Glue the other paper pieces together along the vertical tab, like you did above, and then bend their bottom tabs to the outside as well.
Take two of the star pieces, and fit the bottom tabs of one of the pieces, inside the tab free edge of the other piece. Glue the tabs one tab at a time, to ensure the neatest fit.
Continue gluing the other star pieces together until you get to the last piece. On the last piece, glue it into place like before, but, rather than gluing the neighboring tabs to the final piece to close the star, glue only one of the remaining tabs; this will leave a hole to put your lights inside.
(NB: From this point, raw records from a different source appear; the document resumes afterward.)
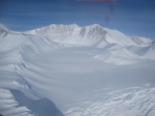 Els 7 cims d'Albert Bosch Vista general del massís Vinson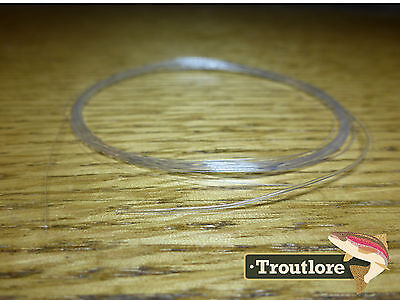 TAPERED LEADER 4X TIPPET CLEAR NYLON 9 feet 5.35 LB- NEW FLY FISHING LINE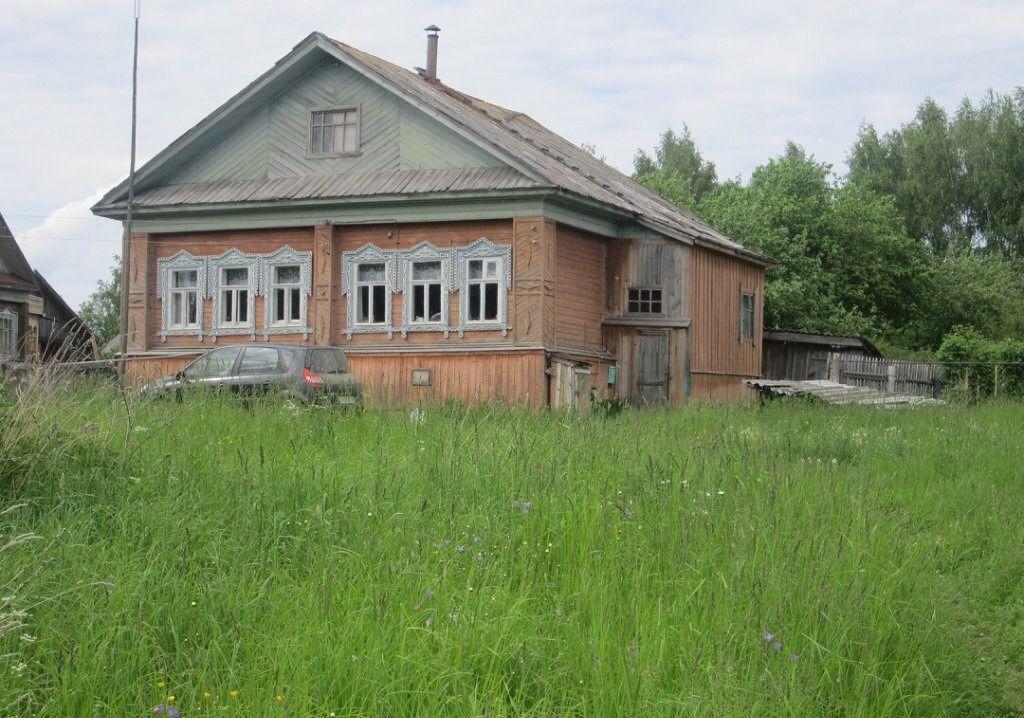 Купить дом в Деревне сорвачево - megabaz.ru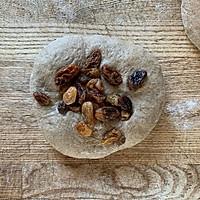 蜜豆核桃bread的做法图解4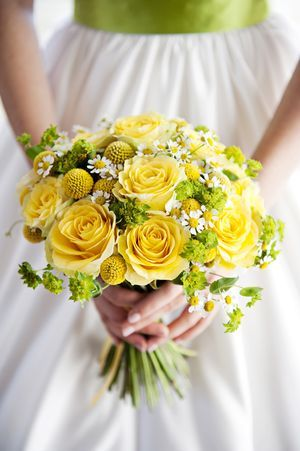vintage 70s bridal bouquet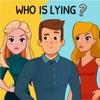 Who is?لعبة ألغاز وأحاجي ذهنية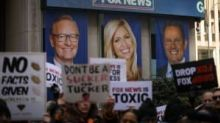 Fox News reportedly presented GOP activist guests as parents concerned about critical race theory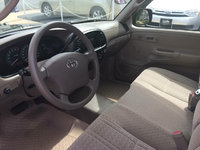 Picture of 2005 Toyota Tundra 2 Dr STD V8 4WD Standard Cab LB, interior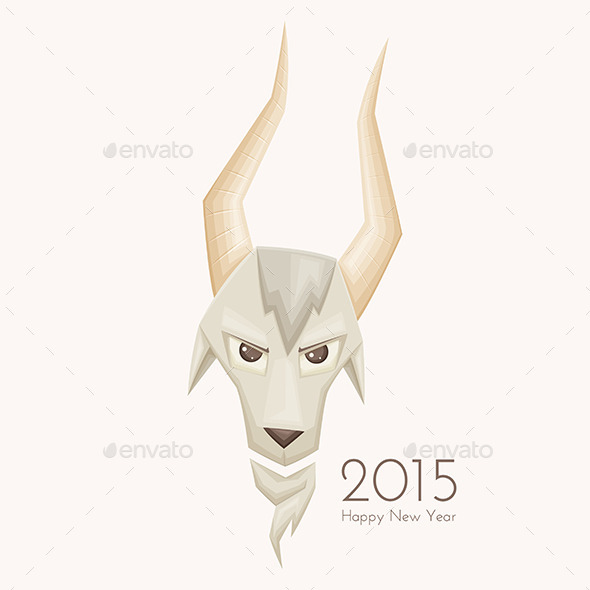Goat with Straight Horns - Animals Characters
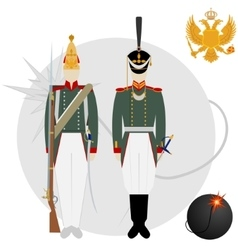Grenadier vector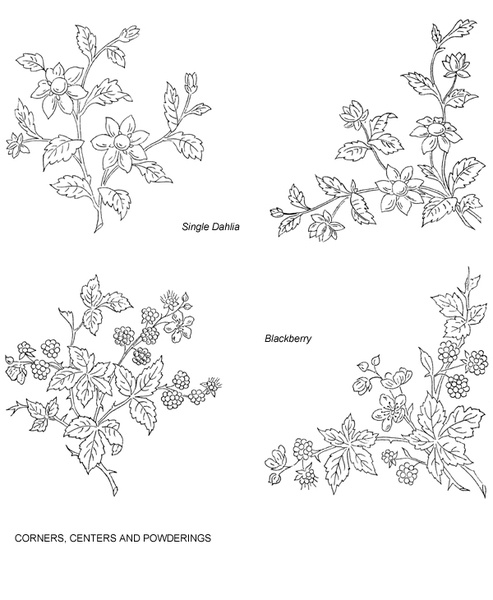Chinese Embroidery Flowers Designs  Embroidery Sewing
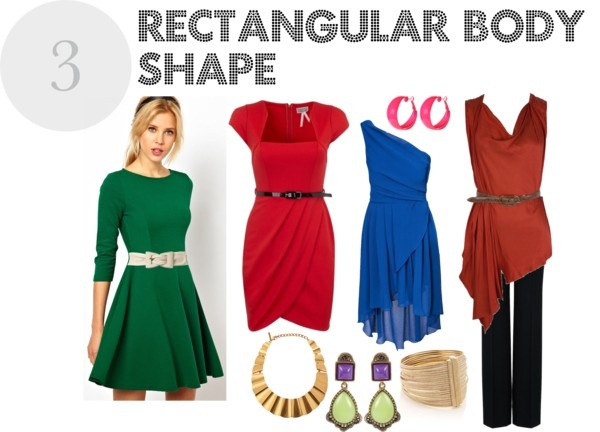 """Rectangular body shape"" by albagomezimage ❤ liked on Polyvore"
Carefully insert your lights into the star. If you’re using a battery operated string, push the string inside, and leave the battery pack near the opening, or even hanging out the back so you can switch it on and off. You can even dab hot glue on the battery pack, avoiding the battery door, to help keep it into place. If you’re using a clip light, place the light in the middle of the star, and feed the cord out the hole in the back. Always use common sense when lighting your lantern, and don’t leave it unattended. I’ve never had them get hot, or even remotely warm (even with the small electric light), but all lights are different, and some might get hot.
Use a length of string or ribbon to loop through the ring of your fastener, and hang up your beautiful lantern.
Enjoy your paper star lantern, and all the pretty shapes it makes on your ceiling and walls.